— 読んで活用 —
**a)** 別箱公演の紹介文によると、『月雲の皇子』の題材は何か。
**b)** 別箱公演の紹介文の「まずはじめに、“別箱公演”とは」で始まる段落を、箇条書きにまとめよ。
**c)** 別箱公演の紹介文に出てくる劇場を表す語を、すべて挙げよ。

— 本文抜粋 —
▽

今回は、映像化されている過去の作品から、初心者の方にも楽しんで頂けるオススメ作品を《別箱公演編》としてご紹介いたします。
別箱で上演される作品
まずはじめに、“別箱公演”とは専用劇場以外の劇場での公演のことを指し、本公演の合間の期間に上演されるサブ公演のことです。
別箱公演で上演される作品は、お芝居が主体のものなど、中小劇場ならではの規模の大きさを生かした作品が多くなっています。
大劇場よりも舞台への距離が近いため、手に取るように伝わってくるような臨場感のあるお芝居を味わうことができるのも醍醐味。
今回は、宝塚ファンの中でも人気の別箱公演から、初心者でも楽しめる作品をご紹介いたします。
別箱公演については、下記の記事で詳しくご紹介しています。
オススメ作品《別箱公演編》
『月雲の皇子』
『月雲の皇子』は、2013年にバウホール公演にて月組により上演されました。
大好評を博したため、約半年後に東京特別公演として再演もされました。
作・演出を手掛けたのは、本作がバウホールデビュー作となる上田久美子先生。
題材となったのは、古事記や日本書紀に残る大恋愛叙事詩の「衣通姫伝説」。
美貌の皇子と皇女が禁じられた恋に落ち、やがて歴史の暗雲に覆われ流刑の地で心中したという悲しい物語を美しく描いた作品です。

△

— データ抜粋 —
▽

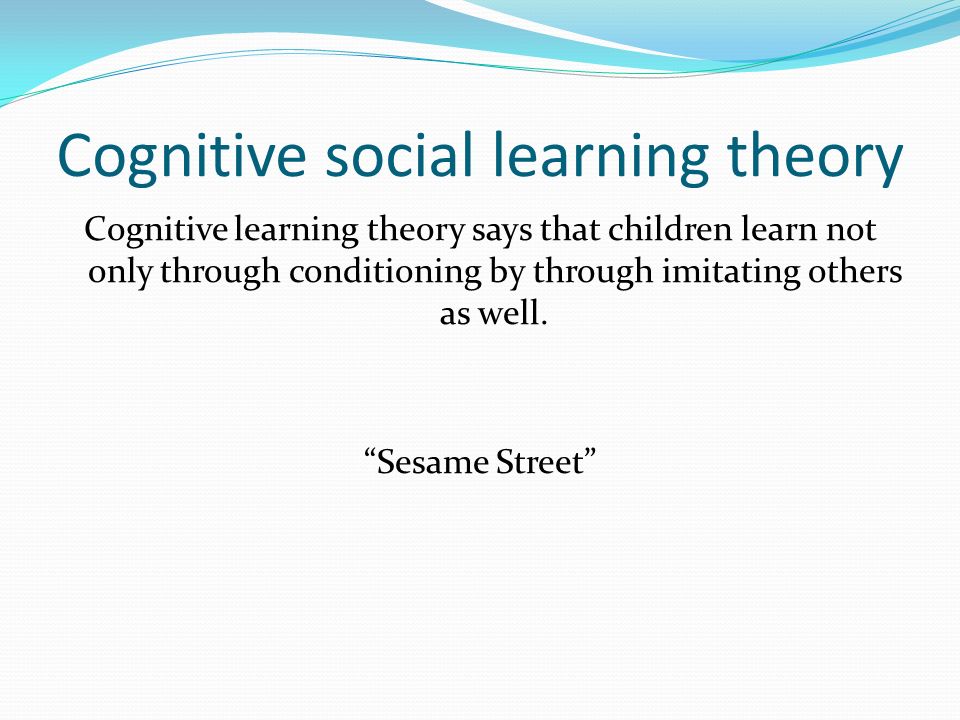 Cognitive social learning theory

Cognitive learning theory says that children learn not only through conditioning by through imitating others as well.

“Sesame Street”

△

— 各問の解答 —
**a)** 古事記や日本書紀に残る大恋愛叙事詩の「衣通姫伝説」。

**b)**
- 別箱公演は、専用劇場以外の劇場で行われる公演である
- 本公演の合間の期間に上演されるサブ公演である

**c)** 専用劇場、中小劇場、大劇場、バウホール